Avant d’entrer dans le vif du sujet, il y a eu la présentation du partenariat CPI/CRS/ACORD et du projet ELCARP par messieurs Mohamed Lemine Ould El Houssein, Mamadou Camara et Ansari Habaye Ag Mohamed.
Le formateur, l’expert sénégalais Kémo Badji, venu pour la circonstance, a fait face aux techniciens de terrain. En introduisant la formation, il a d’emblée exposé les objectifs, la méthodologie et les résultats attendus.
Dans son exposé sur les stratégies de gestion des invasions acridiennes au Sahel, M. Badji a parlé de la problématique des invasions acridiennes, de son analyse et de la stratégie de gestion du fléau. Pour l’expert, il s’agit de comprendre les différents stades de reproduction du criquet, de son alimentation et de l’invasion. Il dira qu’il faut d’abord connaître l’ennemi avant d’aller en guerre contre lui. Parlant des invasions, il dira qu’elles constituent des problèmes majeurs de défense des cultures au Sahel car tous les pays regroupés au sein du CILSS sont concernés par ce fléau , notamment ceux de la ligne de front constitués de la Mauritanie, du Mali, du Niger et du Tchad. Les ravages, poursuit l’expert, s’étendent dans la majorité des pays arides et semi arides de la côte Ouest de l’Atlantique jusqu’à l’Inde.

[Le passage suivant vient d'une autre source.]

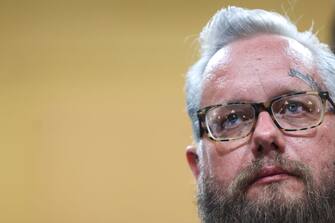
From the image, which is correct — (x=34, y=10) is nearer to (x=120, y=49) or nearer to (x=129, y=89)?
(x=120, y=49)

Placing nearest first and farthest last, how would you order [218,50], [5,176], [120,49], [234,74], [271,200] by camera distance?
[271,200]
[234,74]
[218,50]
[5,176]
[120,49]

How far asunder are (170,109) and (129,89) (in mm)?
178

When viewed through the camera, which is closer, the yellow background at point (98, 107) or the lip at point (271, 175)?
the lip at point (271, 175)

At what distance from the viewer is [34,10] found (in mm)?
1812

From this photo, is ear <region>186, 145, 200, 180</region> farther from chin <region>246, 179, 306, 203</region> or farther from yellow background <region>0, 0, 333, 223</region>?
yellow background <region>0, 0, 333, 223</region>

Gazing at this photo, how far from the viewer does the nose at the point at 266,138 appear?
0.88m

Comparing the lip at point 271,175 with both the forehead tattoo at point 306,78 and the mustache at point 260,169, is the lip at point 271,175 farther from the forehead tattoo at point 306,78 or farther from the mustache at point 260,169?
the forehead tattoo at point 306,78

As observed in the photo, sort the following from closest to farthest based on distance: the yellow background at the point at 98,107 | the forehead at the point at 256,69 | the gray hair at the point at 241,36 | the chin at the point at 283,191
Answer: the chin at the point at 283,191 → the forehead at the point at 256,69 → the gray hair at the point at 241,36 → the yellow background at the point at 98,107

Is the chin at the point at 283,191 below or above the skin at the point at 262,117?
below

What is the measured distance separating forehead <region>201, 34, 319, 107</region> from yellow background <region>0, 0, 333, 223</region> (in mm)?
599

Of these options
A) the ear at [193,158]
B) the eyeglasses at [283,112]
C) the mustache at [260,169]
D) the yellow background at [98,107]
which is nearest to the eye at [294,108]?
the eyeglasses at [283,112]

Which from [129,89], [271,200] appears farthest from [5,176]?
[271,200]

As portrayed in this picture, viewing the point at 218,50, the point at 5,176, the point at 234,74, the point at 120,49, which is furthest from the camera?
the point at 120,49

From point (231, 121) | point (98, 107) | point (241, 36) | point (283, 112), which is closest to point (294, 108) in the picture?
point (283, 112)
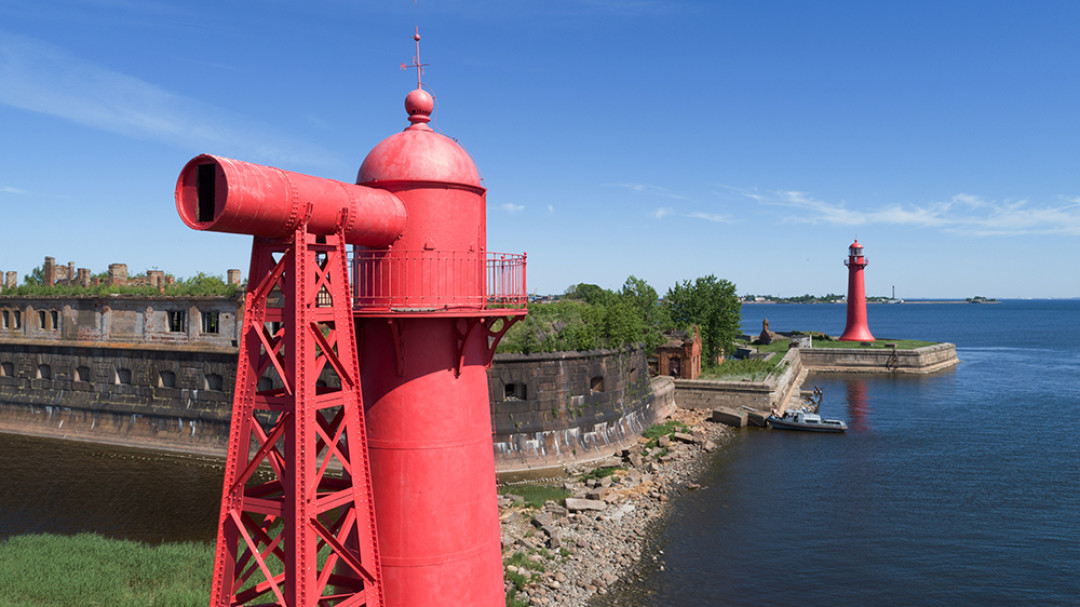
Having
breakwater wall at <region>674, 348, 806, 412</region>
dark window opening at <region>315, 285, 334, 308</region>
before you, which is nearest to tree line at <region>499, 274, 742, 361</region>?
breakwater wall at <region>674, 348, 806, 412</region>

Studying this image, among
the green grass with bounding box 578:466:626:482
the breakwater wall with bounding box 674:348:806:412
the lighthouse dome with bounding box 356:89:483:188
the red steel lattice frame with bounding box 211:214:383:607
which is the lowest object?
the green grass with bounding box 578:466:626:482

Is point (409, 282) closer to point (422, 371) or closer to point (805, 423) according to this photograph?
point (422, 371)

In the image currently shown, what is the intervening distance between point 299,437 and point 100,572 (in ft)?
52.5

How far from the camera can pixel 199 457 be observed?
116 ft

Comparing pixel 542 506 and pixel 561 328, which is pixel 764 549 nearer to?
pixel 542 506

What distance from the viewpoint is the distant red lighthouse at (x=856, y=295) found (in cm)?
7931

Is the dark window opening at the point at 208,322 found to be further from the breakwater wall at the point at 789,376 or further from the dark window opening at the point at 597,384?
the breakwater wall at the point at 789,376

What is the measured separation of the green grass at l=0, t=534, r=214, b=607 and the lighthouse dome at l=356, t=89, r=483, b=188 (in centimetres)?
1286

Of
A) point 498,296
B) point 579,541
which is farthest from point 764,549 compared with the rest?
point 498,296

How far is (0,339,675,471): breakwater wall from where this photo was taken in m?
32.4

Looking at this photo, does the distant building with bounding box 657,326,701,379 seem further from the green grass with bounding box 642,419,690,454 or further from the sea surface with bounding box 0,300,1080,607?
the sea surface with bounding box 0,300,1080,607

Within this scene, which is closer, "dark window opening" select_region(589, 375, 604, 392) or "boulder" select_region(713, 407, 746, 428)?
"dark window opening" select_region(589, 375, 604, 392)

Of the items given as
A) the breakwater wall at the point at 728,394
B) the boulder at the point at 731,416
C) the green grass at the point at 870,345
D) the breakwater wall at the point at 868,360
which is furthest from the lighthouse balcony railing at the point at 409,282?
the green grass at the point at 870,345

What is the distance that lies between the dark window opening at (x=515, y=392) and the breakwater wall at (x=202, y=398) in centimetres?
5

C’est pourquoi, selon lui, les stratégies de surveillance et de lutte mises au point sont souvent loin d’être cohérentes et efficaces.
Les trois étapes de gestion de l’invasion demeurent selon l’expert, la prévention, la surveillance de la recrudescence et l’élimination du fléau. Des thèmes développés par l’expert au profit des techniciens de terrain. Cependant, pour une lutte efficace, M. Badji a souligné les mesures d’accompagnement dont la cogestion des invasions avec tous les pays concernés, la mise en place d’un fonds national pour la lutte, le suivi et l’évaluation de l’impact des pesticides sans oublier l’organisation et la réorientation de la recherche en acridologie, notamment la formation spécialisée. Des thèmes aussi importants ont été développés au cours de cet atelier qui a été apprécié par les participants à l’image de M. Soumana de A.C.OR.D, qui dit être «satisfait des connaissances acquises à cette occasion qui permettront d’éviter certains risques liés au terrain ».
M. Camara Mamadou, coordinateur du projet ELCARP, a exprimé sa «satisfaction par rapport aux modules présentés » (bio-écologie du criquet pèlerin et les stratégies de lutte, de gestion etc). Il dira qu’à l’issue de cette formation, « il appartient aux participants de faire la même chose à travers des ateliers de restitution à l’endroit des comités villageois de surveillance installés dans 21 communes du pays ».
L’expert sénégalais a précisé : «j’ai contribué aux côtés des Mauritaniens à atteindre les objectifs escomptés. Je suis satisfait parce que les participants étaient motivés et ont montré leur intérêt aux thèmes développés durant l’atelier. Je remercie à cette occasion tous ceux qui, de près ou de loin ont contribué à la réussite de cet atelier ».